SOURCE MATERIAL section start

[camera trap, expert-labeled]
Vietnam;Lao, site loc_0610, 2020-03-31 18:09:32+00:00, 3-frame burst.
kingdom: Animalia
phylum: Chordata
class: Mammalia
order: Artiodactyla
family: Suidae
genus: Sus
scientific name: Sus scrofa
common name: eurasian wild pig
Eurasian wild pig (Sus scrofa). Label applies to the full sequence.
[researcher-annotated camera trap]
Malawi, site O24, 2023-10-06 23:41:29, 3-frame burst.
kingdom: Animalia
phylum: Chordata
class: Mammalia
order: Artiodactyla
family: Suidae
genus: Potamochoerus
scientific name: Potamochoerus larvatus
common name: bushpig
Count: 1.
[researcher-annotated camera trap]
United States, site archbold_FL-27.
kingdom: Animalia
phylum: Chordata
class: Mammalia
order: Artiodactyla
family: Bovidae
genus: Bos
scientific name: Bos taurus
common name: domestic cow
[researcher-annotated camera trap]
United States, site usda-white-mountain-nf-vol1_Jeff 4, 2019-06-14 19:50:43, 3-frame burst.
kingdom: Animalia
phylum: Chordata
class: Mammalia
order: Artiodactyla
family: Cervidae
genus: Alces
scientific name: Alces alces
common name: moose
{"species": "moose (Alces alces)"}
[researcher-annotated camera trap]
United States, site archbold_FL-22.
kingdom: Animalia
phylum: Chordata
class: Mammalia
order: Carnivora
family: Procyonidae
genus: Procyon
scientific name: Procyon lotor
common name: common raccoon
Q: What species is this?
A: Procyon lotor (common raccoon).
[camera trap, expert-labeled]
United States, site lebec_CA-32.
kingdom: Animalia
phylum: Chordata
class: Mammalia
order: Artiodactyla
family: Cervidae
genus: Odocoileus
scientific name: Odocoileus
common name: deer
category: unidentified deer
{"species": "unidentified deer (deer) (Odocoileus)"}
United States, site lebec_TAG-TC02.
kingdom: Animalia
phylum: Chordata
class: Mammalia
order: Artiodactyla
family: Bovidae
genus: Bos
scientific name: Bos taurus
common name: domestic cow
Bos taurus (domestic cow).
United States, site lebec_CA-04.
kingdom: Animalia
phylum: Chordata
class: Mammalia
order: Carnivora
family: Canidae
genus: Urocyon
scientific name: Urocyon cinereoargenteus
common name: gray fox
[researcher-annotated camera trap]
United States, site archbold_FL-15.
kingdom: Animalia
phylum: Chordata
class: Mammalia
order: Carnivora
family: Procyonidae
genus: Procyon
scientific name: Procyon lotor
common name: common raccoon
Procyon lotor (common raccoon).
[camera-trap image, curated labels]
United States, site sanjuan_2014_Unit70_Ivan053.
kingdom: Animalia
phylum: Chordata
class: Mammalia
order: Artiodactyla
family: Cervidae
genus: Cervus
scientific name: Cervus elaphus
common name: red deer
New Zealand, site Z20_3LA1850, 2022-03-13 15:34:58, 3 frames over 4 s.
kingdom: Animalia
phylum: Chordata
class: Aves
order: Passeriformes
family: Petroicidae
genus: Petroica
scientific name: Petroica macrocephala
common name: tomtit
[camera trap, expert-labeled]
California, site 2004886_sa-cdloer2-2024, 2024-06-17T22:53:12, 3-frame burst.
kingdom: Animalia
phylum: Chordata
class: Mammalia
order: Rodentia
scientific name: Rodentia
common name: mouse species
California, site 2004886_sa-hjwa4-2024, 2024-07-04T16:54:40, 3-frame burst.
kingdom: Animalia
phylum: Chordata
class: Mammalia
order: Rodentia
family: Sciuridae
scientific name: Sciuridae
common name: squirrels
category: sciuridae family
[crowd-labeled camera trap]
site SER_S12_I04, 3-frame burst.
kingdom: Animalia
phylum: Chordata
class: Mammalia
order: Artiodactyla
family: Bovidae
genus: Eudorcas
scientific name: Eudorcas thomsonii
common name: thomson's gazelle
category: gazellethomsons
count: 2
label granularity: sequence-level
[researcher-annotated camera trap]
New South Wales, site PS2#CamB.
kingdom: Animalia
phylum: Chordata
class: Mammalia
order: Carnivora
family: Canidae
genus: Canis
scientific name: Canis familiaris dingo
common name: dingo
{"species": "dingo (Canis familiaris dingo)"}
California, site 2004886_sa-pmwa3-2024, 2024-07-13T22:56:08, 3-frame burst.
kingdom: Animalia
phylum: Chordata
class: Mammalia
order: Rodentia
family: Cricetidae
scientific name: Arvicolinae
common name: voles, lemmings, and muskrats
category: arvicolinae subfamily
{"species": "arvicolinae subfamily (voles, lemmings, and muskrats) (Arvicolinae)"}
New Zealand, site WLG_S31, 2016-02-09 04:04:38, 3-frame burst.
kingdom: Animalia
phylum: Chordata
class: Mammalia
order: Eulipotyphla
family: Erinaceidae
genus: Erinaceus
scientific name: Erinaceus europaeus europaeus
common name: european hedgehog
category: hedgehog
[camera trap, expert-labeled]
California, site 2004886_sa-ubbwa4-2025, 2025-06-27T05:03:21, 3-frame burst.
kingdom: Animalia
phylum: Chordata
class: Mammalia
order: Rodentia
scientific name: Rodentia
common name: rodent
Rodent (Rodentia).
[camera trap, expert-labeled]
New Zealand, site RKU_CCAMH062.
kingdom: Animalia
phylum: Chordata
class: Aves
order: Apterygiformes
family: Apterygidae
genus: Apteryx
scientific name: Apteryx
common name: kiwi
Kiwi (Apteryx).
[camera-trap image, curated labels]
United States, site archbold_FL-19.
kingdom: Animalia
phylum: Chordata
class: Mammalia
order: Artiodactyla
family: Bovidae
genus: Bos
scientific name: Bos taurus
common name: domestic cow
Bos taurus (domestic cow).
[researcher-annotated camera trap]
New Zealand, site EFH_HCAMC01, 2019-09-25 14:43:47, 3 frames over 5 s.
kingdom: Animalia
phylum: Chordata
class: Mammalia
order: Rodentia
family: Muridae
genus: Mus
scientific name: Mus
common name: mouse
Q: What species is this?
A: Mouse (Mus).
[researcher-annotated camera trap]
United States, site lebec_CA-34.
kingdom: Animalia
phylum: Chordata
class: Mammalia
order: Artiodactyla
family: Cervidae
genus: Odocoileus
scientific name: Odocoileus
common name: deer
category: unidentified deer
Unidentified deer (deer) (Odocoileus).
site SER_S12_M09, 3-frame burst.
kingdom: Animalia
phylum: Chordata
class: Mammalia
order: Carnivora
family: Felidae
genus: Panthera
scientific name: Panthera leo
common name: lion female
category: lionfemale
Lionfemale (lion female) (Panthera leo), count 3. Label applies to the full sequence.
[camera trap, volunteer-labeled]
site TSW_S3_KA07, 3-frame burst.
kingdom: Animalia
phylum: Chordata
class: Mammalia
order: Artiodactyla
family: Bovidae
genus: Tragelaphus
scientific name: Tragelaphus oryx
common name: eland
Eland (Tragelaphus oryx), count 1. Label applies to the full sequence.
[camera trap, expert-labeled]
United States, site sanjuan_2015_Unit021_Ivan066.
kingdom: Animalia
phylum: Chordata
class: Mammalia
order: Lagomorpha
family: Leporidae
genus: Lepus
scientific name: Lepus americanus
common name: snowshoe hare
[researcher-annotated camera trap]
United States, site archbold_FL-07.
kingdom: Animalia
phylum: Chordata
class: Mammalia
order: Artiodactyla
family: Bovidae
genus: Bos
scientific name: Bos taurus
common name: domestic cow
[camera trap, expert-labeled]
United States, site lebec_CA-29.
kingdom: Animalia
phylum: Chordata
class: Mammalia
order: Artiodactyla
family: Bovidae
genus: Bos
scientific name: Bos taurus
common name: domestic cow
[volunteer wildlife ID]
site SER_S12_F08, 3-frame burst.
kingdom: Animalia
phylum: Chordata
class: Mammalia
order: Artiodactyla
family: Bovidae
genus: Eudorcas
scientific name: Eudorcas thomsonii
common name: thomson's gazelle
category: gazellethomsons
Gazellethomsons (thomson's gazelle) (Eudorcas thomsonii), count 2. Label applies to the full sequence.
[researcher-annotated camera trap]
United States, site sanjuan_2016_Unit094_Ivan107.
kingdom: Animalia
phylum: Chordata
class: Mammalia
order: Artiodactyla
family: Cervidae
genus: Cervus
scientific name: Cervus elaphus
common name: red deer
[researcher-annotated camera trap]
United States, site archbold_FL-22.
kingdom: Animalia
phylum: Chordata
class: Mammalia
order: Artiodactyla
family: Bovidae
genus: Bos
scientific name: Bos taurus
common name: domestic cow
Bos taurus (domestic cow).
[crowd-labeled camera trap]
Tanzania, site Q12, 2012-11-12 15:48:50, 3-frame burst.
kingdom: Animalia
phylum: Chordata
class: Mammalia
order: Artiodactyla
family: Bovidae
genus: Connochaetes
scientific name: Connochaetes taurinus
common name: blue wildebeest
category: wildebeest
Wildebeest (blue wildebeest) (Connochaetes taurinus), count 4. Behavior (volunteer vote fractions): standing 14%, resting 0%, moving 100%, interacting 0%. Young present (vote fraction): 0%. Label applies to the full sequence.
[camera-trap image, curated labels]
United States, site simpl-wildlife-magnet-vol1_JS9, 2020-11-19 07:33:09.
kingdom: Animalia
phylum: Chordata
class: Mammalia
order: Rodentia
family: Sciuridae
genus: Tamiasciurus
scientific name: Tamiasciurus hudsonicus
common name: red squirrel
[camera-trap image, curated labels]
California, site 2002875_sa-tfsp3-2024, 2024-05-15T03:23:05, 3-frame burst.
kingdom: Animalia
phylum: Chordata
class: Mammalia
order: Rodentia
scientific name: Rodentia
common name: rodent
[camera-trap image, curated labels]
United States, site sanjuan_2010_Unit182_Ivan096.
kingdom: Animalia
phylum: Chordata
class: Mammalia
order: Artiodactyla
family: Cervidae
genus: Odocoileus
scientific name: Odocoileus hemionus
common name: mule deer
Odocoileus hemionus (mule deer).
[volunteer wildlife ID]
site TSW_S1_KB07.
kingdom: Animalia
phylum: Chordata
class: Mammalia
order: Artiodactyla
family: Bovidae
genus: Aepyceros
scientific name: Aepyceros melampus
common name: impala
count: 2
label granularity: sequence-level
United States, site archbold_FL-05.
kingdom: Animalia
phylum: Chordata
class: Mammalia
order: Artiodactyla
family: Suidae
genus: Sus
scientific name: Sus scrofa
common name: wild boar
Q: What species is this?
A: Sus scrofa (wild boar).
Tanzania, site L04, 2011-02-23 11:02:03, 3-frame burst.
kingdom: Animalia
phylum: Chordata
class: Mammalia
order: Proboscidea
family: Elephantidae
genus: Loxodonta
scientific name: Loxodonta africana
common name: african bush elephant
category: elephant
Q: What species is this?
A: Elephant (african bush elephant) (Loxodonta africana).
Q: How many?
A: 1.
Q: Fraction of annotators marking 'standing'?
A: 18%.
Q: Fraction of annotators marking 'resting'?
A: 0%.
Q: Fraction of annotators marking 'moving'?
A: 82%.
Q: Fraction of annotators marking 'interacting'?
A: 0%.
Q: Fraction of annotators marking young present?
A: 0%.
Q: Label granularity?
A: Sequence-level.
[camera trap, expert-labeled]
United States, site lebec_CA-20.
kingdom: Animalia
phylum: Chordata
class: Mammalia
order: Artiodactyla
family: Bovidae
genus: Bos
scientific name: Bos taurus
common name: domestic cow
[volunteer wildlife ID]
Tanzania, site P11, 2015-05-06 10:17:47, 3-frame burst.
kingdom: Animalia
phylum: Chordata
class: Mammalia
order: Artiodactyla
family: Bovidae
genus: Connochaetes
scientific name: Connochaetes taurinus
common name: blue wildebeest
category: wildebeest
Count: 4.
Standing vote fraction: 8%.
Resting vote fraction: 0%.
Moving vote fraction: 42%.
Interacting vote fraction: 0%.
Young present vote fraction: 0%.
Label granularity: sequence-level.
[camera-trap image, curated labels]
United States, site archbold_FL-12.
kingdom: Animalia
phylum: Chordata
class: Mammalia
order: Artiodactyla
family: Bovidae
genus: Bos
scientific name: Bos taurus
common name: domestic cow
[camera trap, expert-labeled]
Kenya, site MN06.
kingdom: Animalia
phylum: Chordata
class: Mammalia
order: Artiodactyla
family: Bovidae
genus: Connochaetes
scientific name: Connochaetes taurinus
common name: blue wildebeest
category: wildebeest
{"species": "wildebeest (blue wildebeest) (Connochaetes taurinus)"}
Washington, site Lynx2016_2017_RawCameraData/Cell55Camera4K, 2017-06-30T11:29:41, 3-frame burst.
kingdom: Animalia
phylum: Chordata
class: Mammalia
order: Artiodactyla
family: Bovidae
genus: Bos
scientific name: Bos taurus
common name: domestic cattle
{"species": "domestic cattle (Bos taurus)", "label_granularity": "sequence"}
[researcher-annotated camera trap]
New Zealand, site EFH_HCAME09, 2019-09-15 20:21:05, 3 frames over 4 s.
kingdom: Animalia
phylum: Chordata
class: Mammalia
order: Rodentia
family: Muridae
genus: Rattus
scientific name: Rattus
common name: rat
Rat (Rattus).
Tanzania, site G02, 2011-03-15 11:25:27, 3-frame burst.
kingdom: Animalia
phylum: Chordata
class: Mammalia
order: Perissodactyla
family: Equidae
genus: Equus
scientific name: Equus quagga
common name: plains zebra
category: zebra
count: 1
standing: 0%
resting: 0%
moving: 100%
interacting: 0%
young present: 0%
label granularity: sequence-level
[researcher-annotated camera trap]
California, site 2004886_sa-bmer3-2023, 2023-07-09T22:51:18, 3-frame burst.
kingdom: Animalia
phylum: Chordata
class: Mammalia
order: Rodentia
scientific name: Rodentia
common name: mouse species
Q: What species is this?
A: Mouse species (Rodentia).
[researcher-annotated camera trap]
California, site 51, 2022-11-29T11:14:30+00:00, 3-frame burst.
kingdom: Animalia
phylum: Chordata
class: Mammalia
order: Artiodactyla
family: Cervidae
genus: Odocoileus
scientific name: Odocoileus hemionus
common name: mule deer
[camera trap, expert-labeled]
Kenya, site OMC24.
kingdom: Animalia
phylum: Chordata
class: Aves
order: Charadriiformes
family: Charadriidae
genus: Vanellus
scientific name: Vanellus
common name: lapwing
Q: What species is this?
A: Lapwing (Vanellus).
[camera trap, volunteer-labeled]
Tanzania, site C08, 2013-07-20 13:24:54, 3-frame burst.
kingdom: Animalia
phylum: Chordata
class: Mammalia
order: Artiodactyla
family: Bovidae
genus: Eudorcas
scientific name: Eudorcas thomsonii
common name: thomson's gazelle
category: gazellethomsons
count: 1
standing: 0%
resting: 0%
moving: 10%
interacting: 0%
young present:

SOURCE MATERIAL section end

*WHAT IS EXPECTED*
Reproduce exactly the lines above from the line with "common name: squirrels" to the line with "common name: dingo", including both, and add nothing.

*ANSWER SECTION*
common name: squirrels
category: sciuridae family
[crowd-labeled camera trap]
site SER_S12_I04, 3-frame burst.
kingdom: Animalia
phylum: Chordata
class: Mammalia
order: Artiodactyla
family: Bovidae
genus: Eudorcas
scientific name: Eudorcas thomsonii
common name: thomson's gazelle
category: gazellethomsons
count: 2
label granularity: sequence-level
[researcher-annotated camera trap]
New South Wales, site PS2#CamB.
kingdom: Animalia
phylum: Chordata
class: Mammalia
order: Carnivora
family: Canidae
genus: Canis
scientific name: Canis familiaris dingo
common name: dingo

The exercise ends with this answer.